(Records from a dataset)

== == ==

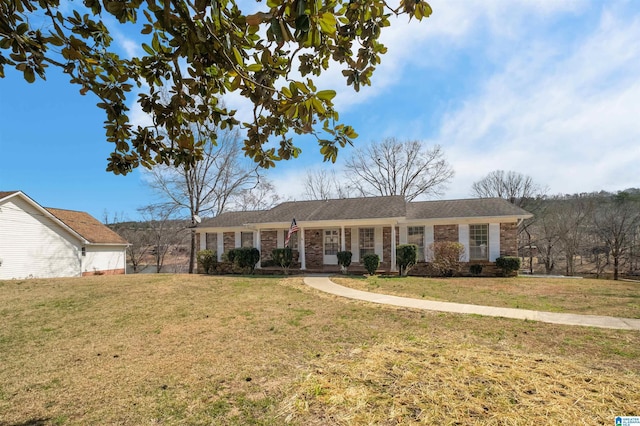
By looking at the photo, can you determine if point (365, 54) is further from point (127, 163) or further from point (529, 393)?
point (529, 393)

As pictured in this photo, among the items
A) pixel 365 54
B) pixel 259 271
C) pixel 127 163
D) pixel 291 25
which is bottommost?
pixel 259 271

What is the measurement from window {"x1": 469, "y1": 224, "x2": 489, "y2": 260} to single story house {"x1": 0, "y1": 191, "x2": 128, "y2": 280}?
2338cm

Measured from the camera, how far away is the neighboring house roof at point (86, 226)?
22844 mm

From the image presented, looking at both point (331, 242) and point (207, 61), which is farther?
point (331, 242)

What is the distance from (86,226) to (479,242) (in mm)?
26323

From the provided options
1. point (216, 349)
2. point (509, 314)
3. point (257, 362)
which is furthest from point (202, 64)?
point (509, 314)

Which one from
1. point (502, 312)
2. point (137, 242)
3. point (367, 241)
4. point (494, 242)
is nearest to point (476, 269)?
point (494, 242)

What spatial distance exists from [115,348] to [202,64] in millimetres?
4713

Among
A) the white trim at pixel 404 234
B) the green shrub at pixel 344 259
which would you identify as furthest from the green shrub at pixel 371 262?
the white trim at pixel 404 234

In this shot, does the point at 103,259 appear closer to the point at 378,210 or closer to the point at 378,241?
the point at 378,241

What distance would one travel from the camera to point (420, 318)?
655 centimetres

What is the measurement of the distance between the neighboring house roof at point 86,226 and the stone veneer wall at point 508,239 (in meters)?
24.9

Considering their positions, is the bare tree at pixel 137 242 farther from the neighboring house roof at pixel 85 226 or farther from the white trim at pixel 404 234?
the white trim at pixel 404 234

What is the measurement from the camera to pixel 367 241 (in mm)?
17172
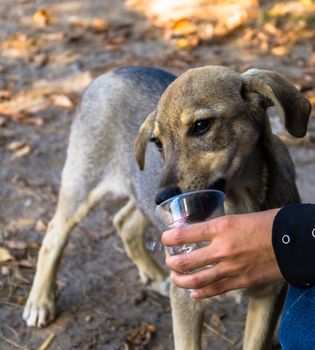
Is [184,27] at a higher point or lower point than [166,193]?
lower

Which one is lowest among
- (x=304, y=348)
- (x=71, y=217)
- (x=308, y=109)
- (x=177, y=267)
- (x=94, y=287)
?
(x=94, y=287)

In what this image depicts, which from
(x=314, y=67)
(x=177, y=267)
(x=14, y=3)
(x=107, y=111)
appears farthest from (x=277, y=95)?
(x=14, y=3)

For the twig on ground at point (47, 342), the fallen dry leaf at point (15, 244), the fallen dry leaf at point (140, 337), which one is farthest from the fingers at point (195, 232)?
the fallen dry leaf at point (15, 244)

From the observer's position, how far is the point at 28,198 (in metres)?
4.91

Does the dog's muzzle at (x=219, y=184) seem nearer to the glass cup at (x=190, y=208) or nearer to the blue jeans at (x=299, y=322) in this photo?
the glass cup at (x=190, y=208)

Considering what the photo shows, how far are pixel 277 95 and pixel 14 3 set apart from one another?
640cm

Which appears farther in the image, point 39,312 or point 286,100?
point 39,312

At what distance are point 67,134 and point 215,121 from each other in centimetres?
301

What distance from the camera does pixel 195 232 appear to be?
7.70 ft

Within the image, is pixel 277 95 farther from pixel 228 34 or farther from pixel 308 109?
pixel 228 34

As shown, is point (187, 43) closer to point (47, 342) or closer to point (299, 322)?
point (47, 342)

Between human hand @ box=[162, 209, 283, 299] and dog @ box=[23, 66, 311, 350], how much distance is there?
0.34 metres

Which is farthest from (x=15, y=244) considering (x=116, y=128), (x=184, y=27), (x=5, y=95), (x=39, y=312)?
(x=184, y=27)

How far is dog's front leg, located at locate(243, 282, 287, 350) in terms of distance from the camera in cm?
315
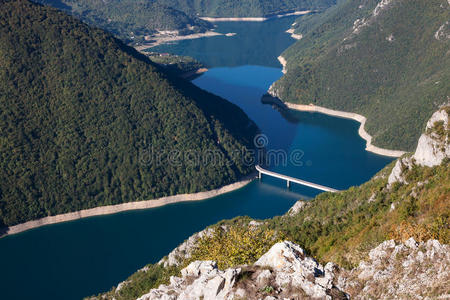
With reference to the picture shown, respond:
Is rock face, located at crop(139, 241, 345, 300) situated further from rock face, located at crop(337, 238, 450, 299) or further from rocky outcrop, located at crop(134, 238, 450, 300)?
rock face, located at crop(337, 238, 450, 299)

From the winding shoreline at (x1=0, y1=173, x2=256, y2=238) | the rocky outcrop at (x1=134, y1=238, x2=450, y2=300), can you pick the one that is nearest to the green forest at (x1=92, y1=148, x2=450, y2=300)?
the rocky outcrop at (x1=134, y1=238, x2=450, y2=300)

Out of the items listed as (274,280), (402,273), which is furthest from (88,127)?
(402,273)

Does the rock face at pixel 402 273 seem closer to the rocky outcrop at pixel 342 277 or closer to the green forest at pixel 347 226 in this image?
the rocky outcrop at pixel 342 277

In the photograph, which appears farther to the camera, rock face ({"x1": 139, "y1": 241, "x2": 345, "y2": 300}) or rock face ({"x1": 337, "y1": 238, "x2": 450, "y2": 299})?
rock face ({"x1": 139, "y1": 241, "x2": 345, "y2": 300})

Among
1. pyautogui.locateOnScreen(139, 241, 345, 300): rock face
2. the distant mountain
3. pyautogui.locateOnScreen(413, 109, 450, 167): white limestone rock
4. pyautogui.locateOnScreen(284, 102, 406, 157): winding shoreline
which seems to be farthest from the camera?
pyautogui.locateOnScreen(284, 102, 406, 157): winding shoreline

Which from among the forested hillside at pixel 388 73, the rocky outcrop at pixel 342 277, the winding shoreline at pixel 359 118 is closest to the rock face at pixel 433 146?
the rocky outcrop at pixel 342 277

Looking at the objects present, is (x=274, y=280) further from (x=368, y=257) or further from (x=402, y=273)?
(x=402, y=273)

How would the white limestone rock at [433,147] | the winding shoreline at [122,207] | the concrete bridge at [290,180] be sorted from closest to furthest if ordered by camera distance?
1. the white limestone rock at [433,147]
2. the winding shoreline at [122,207]
3. the concrete bridge at [290,180]
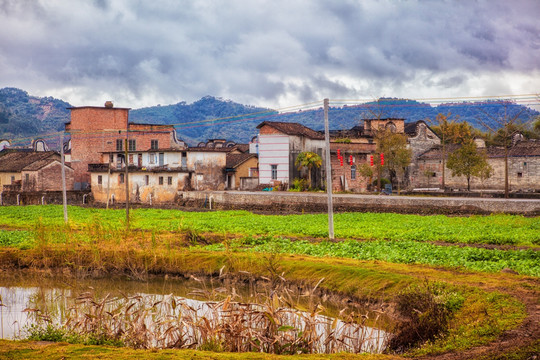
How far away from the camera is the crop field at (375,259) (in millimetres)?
11070

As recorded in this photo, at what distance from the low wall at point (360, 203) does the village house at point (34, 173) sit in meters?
16.3

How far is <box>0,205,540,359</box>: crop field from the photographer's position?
11.1m

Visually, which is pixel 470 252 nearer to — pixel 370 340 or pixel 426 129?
pixel 370 340

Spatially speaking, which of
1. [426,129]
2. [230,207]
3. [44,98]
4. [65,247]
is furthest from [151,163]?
[44,98]

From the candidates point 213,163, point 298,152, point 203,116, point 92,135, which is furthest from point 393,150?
point 203,116

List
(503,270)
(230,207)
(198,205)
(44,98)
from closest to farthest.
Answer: (503,270), (230,207), (198,205), (44,98)

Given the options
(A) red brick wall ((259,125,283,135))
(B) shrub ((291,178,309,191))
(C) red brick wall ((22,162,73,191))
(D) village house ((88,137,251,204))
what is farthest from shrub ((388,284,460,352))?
(C) red brick wall ((22,162,73,191))

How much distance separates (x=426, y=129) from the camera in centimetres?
6384

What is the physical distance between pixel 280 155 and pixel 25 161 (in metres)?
29.2

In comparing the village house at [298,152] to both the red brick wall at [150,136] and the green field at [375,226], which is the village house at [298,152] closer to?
the green field at [375,226]

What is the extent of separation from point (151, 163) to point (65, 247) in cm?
3427

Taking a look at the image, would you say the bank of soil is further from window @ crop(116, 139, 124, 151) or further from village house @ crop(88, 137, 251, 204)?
window @ crop(116, 139, 124, 151)

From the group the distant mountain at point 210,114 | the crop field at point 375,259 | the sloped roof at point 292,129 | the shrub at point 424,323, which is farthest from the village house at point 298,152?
the distant mountain at point 210,114

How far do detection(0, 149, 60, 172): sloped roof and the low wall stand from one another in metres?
17.6
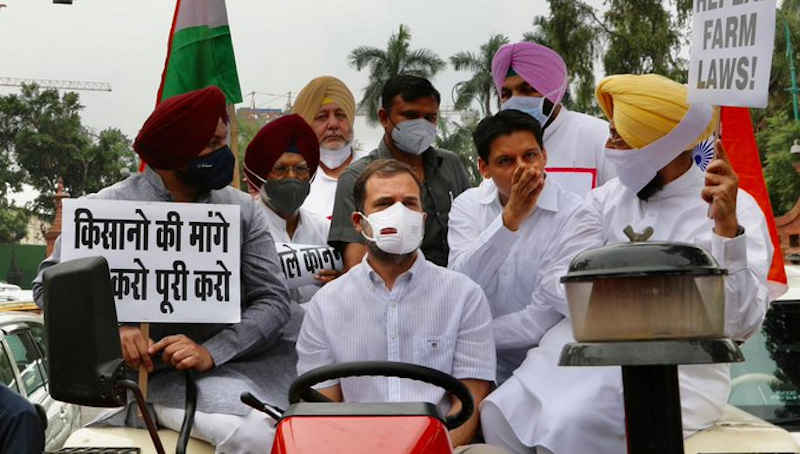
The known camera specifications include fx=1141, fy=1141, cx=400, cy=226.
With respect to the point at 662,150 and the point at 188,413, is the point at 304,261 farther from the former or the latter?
the point at 662,150

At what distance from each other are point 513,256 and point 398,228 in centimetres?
78

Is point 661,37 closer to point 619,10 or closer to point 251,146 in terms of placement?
point 619,10

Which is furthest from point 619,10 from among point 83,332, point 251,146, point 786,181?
point 83,332

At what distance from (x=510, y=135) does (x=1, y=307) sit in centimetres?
1222

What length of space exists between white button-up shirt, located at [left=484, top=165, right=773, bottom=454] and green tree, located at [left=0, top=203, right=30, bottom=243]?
6274 centimetres

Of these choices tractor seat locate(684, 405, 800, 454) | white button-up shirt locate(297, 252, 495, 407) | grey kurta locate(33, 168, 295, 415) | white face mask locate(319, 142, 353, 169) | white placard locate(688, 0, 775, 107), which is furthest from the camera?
white face mask locate(319, 142, 353, 169)

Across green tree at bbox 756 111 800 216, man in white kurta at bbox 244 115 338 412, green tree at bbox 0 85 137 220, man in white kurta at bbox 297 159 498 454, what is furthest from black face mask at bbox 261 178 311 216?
green tree at bbox 0 85 137 220

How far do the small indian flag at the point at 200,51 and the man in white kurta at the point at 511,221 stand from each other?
1712 millimetres

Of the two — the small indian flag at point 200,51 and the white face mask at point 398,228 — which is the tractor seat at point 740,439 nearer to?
the white face mask at point 398,228

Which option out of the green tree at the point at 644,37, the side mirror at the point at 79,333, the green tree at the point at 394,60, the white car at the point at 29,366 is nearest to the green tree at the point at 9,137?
the green tree at the point at 394,60

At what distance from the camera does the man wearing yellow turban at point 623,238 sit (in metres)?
4.09

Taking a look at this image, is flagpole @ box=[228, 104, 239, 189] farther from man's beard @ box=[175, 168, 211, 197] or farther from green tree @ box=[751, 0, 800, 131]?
green tree @ box=[751, 0, 800, 131]

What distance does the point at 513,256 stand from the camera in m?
4.87

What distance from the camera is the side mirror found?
2.83 meters
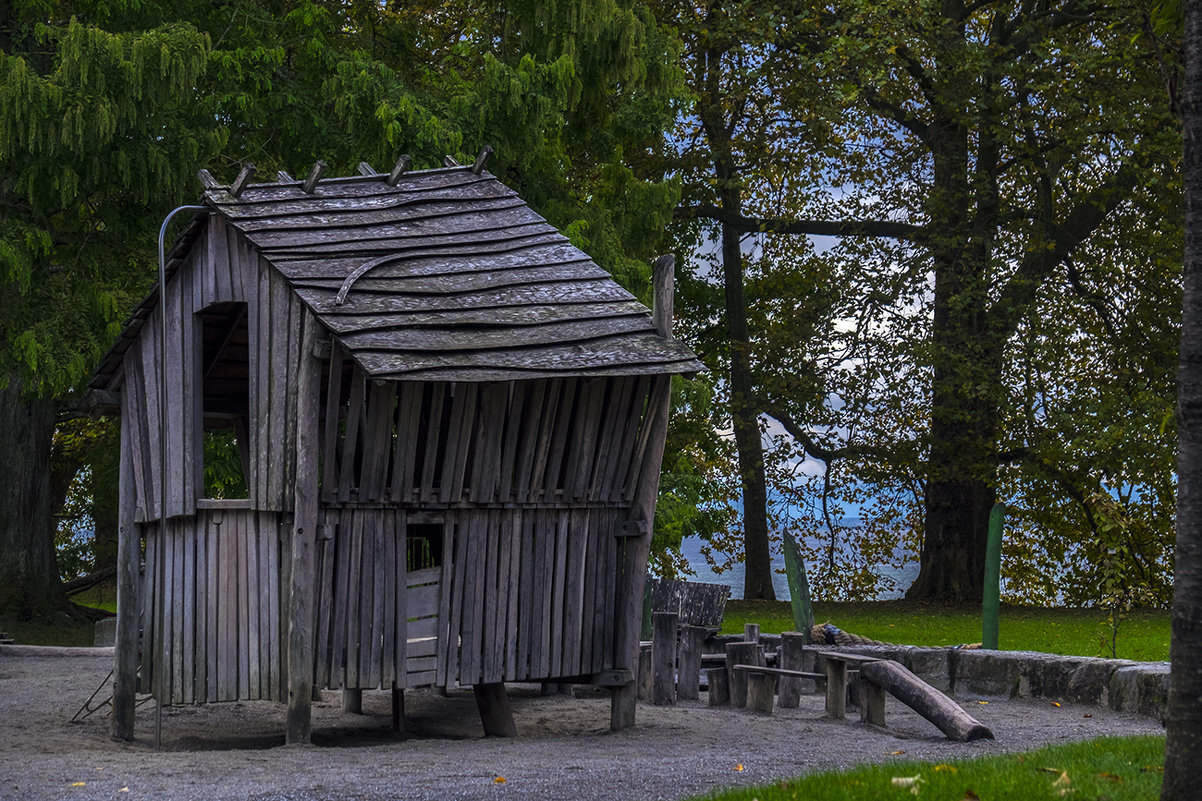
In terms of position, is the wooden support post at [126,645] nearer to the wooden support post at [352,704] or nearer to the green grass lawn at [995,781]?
the wooden support post at [352,704]

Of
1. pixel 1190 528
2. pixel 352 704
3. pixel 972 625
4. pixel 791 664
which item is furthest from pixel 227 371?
pixel 972 625

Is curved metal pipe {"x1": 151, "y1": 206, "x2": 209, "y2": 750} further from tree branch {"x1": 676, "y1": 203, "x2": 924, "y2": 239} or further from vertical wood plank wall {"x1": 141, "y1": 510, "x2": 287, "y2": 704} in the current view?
tree branch {"x1": 676, "y1": 203, "x2": 924, "y2": 239}

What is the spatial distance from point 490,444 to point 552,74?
8589 millimetres

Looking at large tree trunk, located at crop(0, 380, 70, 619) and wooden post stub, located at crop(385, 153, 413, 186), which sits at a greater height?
wooden post stub, located at crop(385, 153, 413, 186)

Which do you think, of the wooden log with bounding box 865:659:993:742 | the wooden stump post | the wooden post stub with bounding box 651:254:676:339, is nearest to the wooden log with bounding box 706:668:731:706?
the wooden stump post

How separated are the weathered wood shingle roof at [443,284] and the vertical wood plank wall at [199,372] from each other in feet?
0.87

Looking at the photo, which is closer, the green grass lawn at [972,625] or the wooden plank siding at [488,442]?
the wooden plank siding at [488,442]

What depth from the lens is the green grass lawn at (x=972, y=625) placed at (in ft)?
52.1

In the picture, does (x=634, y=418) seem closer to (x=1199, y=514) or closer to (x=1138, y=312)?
(x=1199, y=514)

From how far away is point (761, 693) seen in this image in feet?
37.8

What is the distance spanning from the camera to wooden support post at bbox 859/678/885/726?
10.6m

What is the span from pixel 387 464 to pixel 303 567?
0.91 m

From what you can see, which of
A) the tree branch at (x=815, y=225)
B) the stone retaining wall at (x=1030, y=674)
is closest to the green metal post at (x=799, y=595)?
the stone retaining wall at (x=1030, y=674)

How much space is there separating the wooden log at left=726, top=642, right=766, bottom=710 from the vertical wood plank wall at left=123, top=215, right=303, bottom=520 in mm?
4612
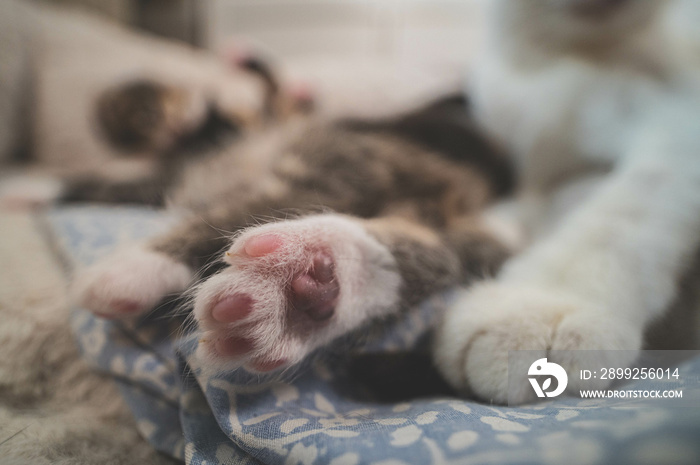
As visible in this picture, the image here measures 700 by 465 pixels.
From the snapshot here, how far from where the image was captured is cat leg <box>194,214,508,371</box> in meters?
0.36

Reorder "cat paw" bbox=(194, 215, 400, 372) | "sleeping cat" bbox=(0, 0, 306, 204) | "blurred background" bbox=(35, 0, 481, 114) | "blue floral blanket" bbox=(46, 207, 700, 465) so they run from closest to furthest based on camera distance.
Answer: "blue floral blanket" bbox=(46, 207, 700, 465), "cat paw" bbox=(194, 215, 400, 372), "sleeping cat" bbox=(0, 0, 306, 204), "blurred background" bbox=(35, 0, 481, 114)

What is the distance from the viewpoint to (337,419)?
1.25ft

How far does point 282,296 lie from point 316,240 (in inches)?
2.9

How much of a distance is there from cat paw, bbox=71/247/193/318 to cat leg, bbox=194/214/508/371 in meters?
0.11

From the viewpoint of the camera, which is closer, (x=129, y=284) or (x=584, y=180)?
(x=129, y=284)

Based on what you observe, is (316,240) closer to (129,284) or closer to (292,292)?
(292,292)

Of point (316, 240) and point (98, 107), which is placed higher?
point (98, 107)

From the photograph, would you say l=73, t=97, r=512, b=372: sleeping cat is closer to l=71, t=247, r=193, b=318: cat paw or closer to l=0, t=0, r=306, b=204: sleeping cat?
l=71, t=247, r=193, b=318: cat paw

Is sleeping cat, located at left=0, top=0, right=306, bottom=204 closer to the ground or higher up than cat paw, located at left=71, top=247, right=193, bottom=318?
higher up

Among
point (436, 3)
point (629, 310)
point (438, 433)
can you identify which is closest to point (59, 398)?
point (438, 433)

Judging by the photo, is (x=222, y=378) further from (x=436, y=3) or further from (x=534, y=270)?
(x=436, y=3)

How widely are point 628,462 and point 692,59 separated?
3.03ft

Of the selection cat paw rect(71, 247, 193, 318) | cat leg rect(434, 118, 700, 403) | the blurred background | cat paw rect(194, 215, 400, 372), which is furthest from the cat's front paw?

== == ==

## EXERCISE REQUIREMENTS
Copy out the lines starting at the one containing "From the photograph, would" and ending with the last line of the entries. Include nothing else.

## WRITTEN RESPONSE
From the photograph, would you say l=73, t=97, r=512, b=372: sleeping cat is closer to l=71, t=247, r=193, b=318: cat paw or closer to l=0, t=0, r=306, b=204: sleeping cat?
l=71, t=247, r=193, b=318: cat paw

Is sleeping cat, located at left=0, top=0, right=306, bottom=204 closer to the ground or higher up than cat paw, located at left=71, top=247, right=193, bottom=318?
higher up

Among
point (436, 3)
point (629, 310)
point (438, 433)
can you identify which is closest to point (59, 398)?
point (438, 433)

Judging by the photo, is (x=222, y=378) further from (x=436, y=3) or further from (x=534, y=270)?
(x=436, y=3)

How widely are point 628,462 and point 692,59 separated?
3.03ft

Of the selection cat paw rect(71, 247, 193, 318) | cat leg rect(434, 118, 700, 403) | the blurred background | cat paw rect(194, 215, 400, 372), which is furthest from the cat's front paw?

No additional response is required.